### WHAT THE EXERCISE ASKS:
Report, verbatim, each line of the data below that contains the string "pressing". The match is case-sensitive.

==*==

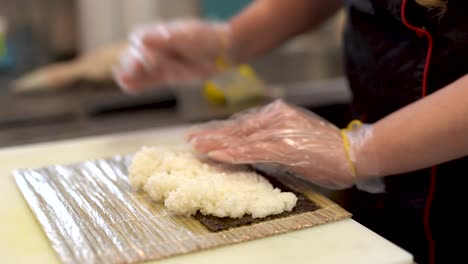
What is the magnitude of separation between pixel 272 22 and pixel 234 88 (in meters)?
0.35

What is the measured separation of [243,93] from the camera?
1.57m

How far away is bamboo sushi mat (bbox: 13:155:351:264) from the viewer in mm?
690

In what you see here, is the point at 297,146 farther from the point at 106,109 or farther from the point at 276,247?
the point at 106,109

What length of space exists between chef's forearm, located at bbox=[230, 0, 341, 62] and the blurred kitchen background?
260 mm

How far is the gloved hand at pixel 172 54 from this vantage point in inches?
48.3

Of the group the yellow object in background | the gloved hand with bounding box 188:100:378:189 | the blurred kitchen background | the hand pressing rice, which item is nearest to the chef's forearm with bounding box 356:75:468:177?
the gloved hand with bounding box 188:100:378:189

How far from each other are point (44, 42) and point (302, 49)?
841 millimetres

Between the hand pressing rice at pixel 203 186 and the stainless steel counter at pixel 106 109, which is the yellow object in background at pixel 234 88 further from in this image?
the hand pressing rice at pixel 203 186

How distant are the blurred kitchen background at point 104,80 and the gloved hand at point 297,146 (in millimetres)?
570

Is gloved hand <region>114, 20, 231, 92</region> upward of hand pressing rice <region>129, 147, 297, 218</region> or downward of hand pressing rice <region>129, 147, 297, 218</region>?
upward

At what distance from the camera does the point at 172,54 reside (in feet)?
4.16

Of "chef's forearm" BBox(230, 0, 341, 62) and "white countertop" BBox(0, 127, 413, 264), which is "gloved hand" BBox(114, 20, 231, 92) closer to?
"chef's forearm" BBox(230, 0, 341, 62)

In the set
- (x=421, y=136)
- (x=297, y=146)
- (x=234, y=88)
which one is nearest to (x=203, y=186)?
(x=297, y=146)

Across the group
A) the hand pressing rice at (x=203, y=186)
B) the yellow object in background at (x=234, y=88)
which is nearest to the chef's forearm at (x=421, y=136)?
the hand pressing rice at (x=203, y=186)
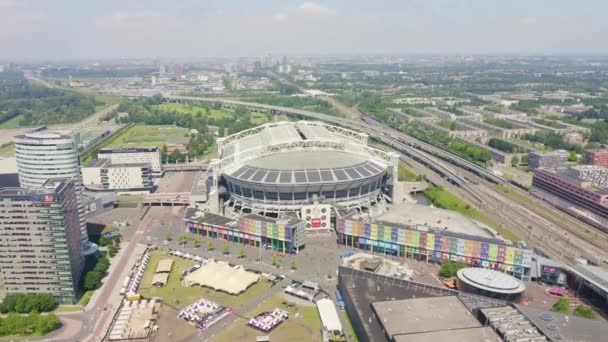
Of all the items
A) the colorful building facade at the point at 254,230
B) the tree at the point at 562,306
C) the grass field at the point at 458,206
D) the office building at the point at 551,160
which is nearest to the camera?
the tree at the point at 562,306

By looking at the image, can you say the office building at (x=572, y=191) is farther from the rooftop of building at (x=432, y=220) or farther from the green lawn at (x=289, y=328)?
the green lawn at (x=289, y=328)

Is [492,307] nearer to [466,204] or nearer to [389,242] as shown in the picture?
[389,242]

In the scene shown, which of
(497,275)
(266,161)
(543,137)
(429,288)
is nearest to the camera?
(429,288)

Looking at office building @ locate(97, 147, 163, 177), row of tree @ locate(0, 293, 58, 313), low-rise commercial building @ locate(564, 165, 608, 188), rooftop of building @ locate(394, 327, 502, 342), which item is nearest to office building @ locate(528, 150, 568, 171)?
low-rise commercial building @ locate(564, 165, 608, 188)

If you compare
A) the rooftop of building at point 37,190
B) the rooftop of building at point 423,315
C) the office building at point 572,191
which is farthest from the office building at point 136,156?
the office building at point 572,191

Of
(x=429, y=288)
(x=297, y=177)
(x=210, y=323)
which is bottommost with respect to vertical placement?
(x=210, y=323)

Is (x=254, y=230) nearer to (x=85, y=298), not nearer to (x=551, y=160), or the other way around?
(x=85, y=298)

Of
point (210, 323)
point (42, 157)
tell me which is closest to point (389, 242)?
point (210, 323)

==*==

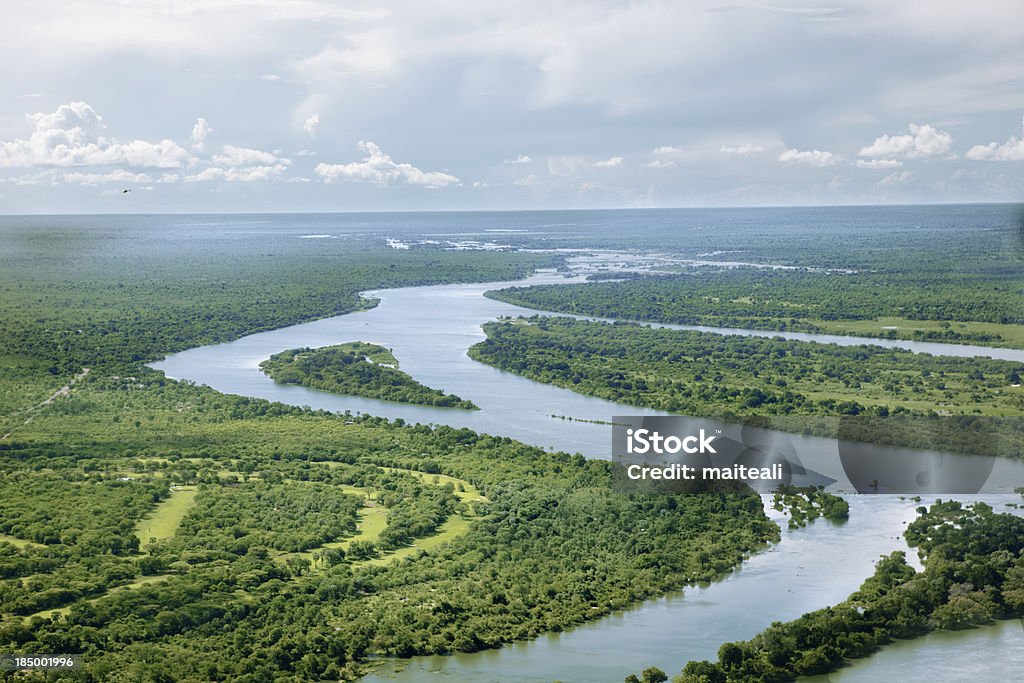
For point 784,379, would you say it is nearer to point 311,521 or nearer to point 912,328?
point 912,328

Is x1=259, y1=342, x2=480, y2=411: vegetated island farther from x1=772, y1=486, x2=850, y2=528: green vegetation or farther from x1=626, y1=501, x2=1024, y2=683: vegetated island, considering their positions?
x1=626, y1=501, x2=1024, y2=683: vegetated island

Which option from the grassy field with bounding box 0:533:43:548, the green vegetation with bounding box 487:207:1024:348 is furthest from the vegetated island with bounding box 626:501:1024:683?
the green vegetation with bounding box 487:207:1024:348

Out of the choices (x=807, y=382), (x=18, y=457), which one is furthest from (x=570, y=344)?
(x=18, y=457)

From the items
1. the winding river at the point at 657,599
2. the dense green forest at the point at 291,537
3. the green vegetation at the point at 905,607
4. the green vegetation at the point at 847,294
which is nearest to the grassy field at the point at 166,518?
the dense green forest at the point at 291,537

==*==

### REPLY:
Of the group the yellow object in background | the gloved hand with bounding box 188:100:378:189 | the blurred kitchen background | the hand pressing rice, which item is nearest to the chef's forearm with bounding box 356:75:468:177?
Between the hand pressing rice at pixel 203 186 and the stainless steel counter at pixel 106 109, which is the yellow object in background at pixel 234 88 further from in this image?
the hand pressing rice at pixel 203 186
Is gloved hand <region>114, 20, 231, 92</region> upward of hand pressing rice <region>129, 147, 297, 218</region> or downward of hand pressing rice <region>129, 147, 297, 218</region>?
A) the hand pressing rice at (x=203, y=186)
the hand pressing rice at (x=203, y=186)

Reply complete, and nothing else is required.